1930’lu yıllarda futbol çevrelerinde Galatasaray Kulübü’nün genç oyuncularından Nikola Büyükvafiadis’in gerçek ismini bilen hemen hemen yoktu. O, kısa boyundan ötürü ‘Boduri’ diye çağrılırdı. Galatasaray’ın sembol isimlerinden Leblebi Mehmet de sanıldığı gibi çok gol attığından değil; ufak tefekliğinden dolayı ömürlük lakabına mazhar olanlardan. Lakabını bir onur nişanesi addeden futbolcu, Pınar olan soyadını bir süre sonra Leblebi olarak değiştirecekti. Tıpkı farklı zamanlarda aynı formayı terlettiği Cici Necdet’in Kayral’ı bırakıp Cici soyadını alması gibi…

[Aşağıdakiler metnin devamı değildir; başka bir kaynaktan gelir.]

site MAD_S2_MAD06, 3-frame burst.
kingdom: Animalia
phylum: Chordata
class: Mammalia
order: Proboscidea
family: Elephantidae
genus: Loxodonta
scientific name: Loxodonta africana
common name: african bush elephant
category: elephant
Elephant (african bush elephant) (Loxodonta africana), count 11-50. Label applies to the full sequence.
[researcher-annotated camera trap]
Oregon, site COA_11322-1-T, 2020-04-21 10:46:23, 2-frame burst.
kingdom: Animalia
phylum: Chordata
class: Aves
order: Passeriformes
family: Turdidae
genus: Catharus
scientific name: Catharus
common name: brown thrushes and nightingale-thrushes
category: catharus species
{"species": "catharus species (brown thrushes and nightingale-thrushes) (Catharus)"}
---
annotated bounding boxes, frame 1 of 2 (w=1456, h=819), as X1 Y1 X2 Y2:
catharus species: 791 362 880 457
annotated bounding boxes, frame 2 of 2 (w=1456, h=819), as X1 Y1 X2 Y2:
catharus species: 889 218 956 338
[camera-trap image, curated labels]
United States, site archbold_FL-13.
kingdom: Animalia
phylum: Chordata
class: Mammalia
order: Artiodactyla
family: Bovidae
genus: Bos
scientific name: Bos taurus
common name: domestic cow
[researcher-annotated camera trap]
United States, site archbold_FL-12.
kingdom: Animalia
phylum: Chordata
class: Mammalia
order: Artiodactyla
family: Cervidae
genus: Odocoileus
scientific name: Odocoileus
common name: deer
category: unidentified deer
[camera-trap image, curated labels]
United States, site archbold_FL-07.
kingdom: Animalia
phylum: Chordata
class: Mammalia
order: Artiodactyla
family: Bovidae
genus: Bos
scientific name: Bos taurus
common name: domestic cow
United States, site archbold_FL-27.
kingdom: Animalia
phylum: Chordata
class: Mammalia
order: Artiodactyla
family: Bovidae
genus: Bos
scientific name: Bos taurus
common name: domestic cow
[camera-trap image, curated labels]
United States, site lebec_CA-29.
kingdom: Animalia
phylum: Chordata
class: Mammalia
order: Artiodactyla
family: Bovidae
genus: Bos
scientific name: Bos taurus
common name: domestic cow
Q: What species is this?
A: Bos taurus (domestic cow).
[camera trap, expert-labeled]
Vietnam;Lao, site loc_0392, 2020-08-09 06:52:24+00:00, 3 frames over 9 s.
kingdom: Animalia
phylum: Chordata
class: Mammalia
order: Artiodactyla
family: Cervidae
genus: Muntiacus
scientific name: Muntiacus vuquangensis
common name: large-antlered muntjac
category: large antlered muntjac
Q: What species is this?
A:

Soyadı olmasalar bile kuşaktan kuşağa taşınan başka futbolcu lakapları da var. ‘Taka’ bunlardan biri. 1930’lu yıllarda Trabzon İdmanocağı’nda top koşturan Naci Bastoncu İstanbul’a taşınıp Fenerbahçe’de oynamaya başladıktan sonra Karadenizli oluşuna binaen ‘Taka’ lakabıyla anılmaya başlamıştı. Oğlu Mehmet Bastoncu da bugün Fenerbahçe camiasında ‘Taka Mehmet’ olarak biliniyor.
‘Taka’ gibi bir baba-oğul mirası değil Coşkun Şahinkaya’nın ‘Gabak’ lakabı. Yine aile içi ‘devralınanlardan’… Altmışlı yıllarda Ankaragücü ve Trabzonspor’da forma giyen futbolcunun namı kardeşinden geliyor: “Yılmaz lisedeyken saçlarını briyantinle geriye tarayıp yapıştırırdı. Bir gün hocası ‘Düzeltme saçlarını’ demiş. O da gitmiş, sıfıra vurdurmuş. Sonra ‘Gabak’ lakabını aldı. O Amerika’ya gidince de bana kaldı bu lakap.”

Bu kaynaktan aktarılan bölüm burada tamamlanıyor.